Quote the records word for word, from the line containing "How far does point" through the end of the records, with both ends included.

--- START INPUT RECORDS ---

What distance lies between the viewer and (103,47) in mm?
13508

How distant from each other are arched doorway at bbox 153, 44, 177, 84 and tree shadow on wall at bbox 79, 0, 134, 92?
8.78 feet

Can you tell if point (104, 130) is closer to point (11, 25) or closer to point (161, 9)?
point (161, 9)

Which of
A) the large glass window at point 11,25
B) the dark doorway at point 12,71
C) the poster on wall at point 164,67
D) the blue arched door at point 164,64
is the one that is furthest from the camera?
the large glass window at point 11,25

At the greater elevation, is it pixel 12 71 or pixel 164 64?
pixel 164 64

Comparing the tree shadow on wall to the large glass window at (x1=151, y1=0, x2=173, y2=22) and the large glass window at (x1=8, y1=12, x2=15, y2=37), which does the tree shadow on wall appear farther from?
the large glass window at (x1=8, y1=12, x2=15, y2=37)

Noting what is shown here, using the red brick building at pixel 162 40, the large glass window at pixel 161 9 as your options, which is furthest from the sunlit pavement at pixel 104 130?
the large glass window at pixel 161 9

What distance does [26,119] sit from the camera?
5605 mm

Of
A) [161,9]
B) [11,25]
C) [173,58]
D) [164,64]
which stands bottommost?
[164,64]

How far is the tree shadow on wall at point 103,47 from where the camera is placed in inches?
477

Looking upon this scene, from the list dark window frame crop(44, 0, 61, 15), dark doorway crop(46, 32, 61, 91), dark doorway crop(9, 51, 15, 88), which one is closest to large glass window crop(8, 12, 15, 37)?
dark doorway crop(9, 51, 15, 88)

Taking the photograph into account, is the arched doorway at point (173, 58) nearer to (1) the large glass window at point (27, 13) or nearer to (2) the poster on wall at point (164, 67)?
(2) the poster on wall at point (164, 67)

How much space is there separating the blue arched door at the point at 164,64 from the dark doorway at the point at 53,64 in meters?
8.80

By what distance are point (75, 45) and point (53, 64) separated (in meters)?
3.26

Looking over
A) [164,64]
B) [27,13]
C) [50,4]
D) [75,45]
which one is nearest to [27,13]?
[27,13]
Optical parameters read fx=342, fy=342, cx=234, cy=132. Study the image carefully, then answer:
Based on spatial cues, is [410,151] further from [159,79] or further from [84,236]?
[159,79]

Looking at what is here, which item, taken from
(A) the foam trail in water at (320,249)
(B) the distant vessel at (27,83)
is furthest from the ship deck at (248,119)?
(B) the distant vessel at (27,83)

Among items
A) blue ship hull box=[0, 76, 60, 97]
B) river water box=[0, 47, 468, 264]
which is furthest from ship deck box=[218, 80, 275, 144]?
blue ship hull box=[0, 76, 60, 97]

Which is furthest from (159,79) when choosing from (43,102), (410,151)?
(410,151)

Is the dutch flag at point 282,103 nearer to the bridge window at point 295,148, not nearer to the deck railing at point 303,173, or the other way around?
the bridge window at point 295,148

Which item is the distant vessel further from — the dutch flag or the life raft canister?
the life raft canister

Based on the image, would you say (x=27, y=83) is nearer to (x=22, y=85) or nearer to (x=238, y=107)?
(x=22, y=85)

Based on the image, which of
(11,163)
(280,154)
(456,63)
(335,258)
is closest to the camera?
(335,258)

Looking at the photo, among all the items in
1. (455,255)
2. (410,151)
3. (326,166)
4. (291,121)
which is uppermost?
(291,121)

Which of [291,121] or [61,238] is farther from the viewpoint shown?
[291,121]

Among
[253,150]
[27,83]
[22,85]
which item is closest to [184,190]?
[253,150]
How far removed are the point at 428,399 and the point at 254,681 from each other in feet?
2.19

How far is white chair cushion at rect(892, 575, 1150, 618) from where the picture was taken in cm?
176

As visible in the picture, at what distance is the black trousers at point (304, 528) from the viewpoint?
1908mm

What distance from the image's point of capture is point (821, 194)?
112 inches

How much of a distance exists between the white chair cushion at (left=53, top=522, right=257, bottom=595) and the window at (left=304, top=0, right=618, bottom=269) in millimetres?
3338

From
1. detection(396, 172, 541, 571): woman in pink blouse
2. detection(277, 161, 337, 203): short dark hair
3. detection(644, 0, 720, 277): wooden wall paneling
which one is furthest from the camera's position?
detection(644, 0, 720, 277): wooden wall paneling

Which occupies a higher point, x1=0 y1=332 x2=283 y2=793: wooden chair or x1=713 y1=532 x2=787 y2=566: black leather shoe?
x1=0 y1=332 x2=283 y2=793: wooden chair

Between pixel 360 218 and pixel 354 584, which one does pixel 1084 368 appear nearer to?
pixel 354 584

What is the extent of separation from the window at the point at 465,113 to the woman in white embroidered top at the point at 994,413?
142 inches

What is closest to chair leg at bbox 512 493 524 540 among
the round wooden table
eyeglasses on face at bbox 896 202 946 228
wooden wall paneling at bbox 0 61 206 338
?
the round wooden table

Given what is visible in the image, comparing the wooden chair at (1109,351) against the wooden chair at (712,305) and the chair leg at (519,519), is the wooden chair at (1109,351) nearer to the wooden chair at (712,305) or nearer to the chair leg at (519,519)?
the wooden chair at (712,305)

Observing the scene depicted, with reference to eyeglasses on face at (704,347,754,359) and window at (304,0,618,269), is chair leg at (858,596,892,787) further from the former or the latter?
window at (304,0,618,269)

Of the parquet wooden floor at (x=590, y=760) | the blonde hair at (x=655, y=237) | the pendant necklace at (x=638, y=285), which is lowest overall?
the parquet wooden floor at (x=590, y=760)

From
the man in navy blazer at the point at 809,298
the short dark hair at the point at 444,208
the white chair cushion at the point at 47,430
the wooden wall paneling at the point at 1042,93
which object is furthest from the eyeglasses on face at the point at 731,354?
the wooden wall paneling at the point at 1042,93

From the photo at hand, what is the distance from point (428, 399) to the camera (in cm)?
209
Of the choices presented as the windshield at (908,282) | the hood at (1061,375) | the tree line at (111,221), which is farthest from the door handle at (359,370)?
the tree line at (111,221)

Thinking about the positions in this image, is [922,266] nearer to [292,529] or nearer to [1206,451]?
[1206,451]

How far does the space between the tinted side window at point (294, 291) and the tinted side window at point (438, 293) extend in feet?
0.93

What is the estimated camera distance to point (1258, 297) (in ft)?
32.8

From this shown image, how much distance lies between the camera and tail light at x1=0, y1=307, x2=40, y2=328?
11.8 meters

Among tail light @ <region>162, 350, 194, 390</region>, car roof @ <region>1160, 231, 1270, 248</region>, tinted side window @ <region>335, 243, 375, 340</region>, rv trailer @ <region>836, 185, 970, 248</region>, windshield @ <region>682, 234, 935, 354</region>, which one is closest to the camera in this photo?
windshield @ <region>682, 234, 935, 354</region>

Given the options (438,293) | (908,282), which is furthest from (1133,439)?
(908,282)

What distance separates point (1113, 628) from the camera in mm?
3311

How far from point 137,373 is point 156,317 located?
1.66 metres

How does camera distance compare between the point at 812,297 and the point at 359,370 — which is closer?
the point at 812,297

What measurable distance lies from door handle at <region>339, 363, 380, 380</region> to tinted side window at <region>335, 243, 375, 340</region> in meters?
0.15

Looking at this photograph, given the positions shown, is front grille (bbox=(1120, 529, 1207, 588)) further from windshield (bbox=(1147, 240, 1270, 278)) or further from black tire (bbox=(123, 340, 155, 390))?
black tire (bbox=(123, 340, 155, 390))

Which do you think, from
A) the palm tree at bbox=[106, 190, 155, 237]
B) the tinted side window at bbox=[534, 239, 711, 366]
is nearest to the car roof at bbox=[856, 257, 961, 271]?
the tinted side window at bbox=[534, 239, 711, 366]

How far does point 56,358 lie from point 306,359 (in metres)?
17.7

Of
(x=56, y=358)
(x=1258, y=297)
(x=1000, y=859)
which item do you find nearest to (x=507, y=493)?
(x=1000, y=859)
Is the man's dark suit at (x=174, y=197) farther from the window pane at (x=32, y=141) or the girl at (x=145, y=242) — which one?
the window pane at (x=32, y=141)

--- END INPUT RECORDS ---

→ RESULT OF THE EXERCISE
How far does point 56,358 lie from point 306,359 (in metres)?
17.7

Of
(x=56, y=358)
(x=1258, y=297)
(x=1000, y=859)
which item do you find nearest to (x=507, y=493)?
(x=1000, y=859)
Is the man's dark suit at (x=174, y=197) farther from the window pane at (x=32, y=141) or the girl at (x=145, y=242) — which one?
the window pane at (x=32, y=141)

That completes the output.